Edouard Vuillard ( 1868 - 1940 )

Profile of a woman in a hat, c. 1890


Profile of a woman in a hat, c. 1890


pastel on paper
8 ⅝ x 5 ⅛ in. (21.9 x 13 cm)
stamped E.V lower right
 

item sold

Provenance:
Jill Newhouse, New York;
Neffe-Degandt Gallery, London;
acquired from the above in 2002, thence by descent.

In 1890 Edouard Vuillard attended his first meeting of Les Nabis (The Prophets), a group of young artists in Paris who sought to reinvigorate the art of painting. Inspired by the example of Paul Gauguin, the Nabis consciously rejected academic traditions, intentionally painting in a non-naturalistic style, with bold flat areas of colour, emphasizing the two-dimensional and decorative qualities of their paintings. Though the group shared common ideas and ideals about art, there was a great variety of styles amongst the members, with artists such as Maurice Denis and Paul Sérusier using religious and mystical themes to imbue their paintings with an other-worldly, symbolist aura, whilst the likes of Pierre Bonnard, Félix Vallotton and Vuillard chose to paint subjects based on observations of the world around them.

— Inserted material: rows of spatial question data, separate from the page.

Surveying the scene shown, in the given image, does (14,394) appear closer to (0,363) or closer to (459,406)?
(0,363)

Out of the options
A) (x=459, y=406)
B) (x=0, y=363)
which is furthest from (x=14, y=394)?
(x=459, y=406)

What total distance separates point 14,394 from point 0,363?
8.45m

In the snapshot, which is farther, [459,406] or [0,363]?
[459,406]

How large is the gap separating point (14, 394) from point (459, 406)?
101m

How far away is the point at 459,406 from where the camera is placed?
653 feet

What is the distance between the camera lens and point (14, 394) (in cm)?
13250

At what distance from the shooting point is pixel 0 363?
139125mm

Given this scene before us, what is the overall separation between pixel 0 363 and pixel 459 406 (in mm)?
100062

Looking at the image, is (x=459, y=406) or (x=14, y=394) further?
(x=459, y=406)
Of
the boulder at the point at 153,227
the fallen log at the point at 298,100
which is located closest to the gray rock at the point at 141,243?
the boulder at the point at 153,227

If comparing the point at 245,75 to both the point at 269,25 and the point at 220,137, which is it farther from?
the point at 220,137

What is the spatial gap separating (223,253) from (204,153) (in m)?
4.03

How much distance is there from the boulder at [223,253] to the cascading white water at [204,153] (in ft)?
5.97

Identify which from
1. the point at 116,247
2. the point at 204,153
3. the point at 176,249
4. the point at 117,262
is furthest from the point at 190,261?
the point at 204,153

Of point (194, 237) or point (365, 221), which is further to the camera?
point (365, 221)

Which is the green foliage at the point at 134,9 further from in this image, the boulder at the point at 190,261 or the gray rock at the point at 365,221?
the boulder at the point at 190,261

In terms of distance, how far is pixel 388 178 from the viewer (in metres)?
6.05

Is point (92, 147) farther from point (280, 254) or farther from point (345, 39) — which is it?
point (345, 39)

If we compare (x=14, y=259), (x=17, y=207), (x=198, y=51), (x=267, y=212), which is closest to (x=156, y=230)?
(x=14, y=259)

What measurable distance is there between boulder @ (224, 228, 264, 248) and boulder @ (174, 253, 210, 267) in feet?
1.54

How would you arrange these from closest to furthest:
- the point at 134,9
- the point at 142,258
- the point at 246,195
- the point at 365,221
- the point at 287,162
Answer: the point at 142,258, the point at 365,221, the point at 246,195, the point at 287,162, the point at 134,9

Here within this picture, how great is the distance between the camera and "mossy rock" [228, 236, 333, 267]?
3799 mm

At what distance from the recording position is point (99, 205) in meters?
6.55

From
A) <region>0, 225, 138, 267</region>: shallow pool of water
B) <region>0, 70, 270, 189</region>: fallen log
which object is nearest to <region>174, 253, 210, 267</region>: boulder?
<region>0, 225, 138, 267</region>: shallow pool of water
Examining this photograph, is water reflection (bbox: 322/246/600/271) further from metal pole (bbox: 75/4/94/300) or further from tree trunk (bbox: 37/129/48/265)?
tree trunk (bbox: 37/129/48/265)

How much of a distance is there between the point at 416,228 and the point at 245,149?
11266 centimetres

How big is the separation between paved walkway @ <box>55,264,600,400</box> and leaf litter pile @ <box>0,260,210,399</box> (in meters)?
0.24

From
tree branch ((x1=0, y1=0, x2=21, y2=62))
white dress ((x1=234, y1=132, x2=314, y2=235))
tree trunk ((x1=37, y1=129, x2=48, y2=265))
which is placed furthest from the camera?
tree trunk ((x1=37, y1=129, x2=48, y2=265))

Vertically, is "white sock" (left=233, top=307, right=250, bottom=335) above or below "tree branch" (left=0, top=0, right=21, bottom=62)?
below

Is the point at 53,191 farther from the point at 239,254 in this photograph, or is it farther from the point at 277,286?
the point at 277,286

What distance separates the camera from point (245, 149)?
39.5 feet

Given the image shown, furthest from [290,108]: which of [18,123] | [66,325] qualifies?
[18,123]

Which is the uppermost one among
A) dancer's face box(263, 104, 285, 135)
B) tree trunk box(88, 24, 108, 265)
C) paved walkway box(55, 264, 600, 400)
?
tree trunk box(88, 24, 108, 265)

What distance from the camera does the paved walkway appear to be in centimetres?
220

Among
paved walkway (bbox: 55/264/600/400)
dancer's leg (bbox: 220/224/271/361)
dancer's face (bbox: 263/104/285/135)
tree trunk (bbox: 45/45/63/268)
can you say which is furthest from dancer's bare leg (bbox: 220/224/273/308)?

For Vuillard, the interiors of his family home provided the setting for his most compelling works in the 1890s. He grew up surrounded by women. His mother was a corset maker with the family apartment doubling as her workshop, and constantly filled with seamstresses, as well as his sister and grandmother. He made many small scale pictures of women going about their daily tasks, five of which were exhibited at the third Exposition des peintres impressionnistes et symbolistes in 1892 where they were praised for their perceptiveness and subtlety, earning him the label intimiste. The pictures of this period, such as the two illustrated here, were modern in style but part of an older artistic tradition that stretched back to the paintings by Dutch seventeenth century masters, whose modest subjects and clear arrangement of forms appealed to Vuillard.

Although his subjects were done from life, Vuillard created from memory, a working practice that had been encouraged by Gauguin. This deliberate distancing from the motif combined with a stylization lifted from Japanese prints and other so called ‘primitive’ arts, resulted in uncompromisingly modern works. Unlike the paintings of his more symbolist contemporaries Vuillard’s intimiste pictures found an immediate audience. These two pastels from the early 1890s, reveal the influence of Japanese woodblock prints in their strong use of colour and silhouette.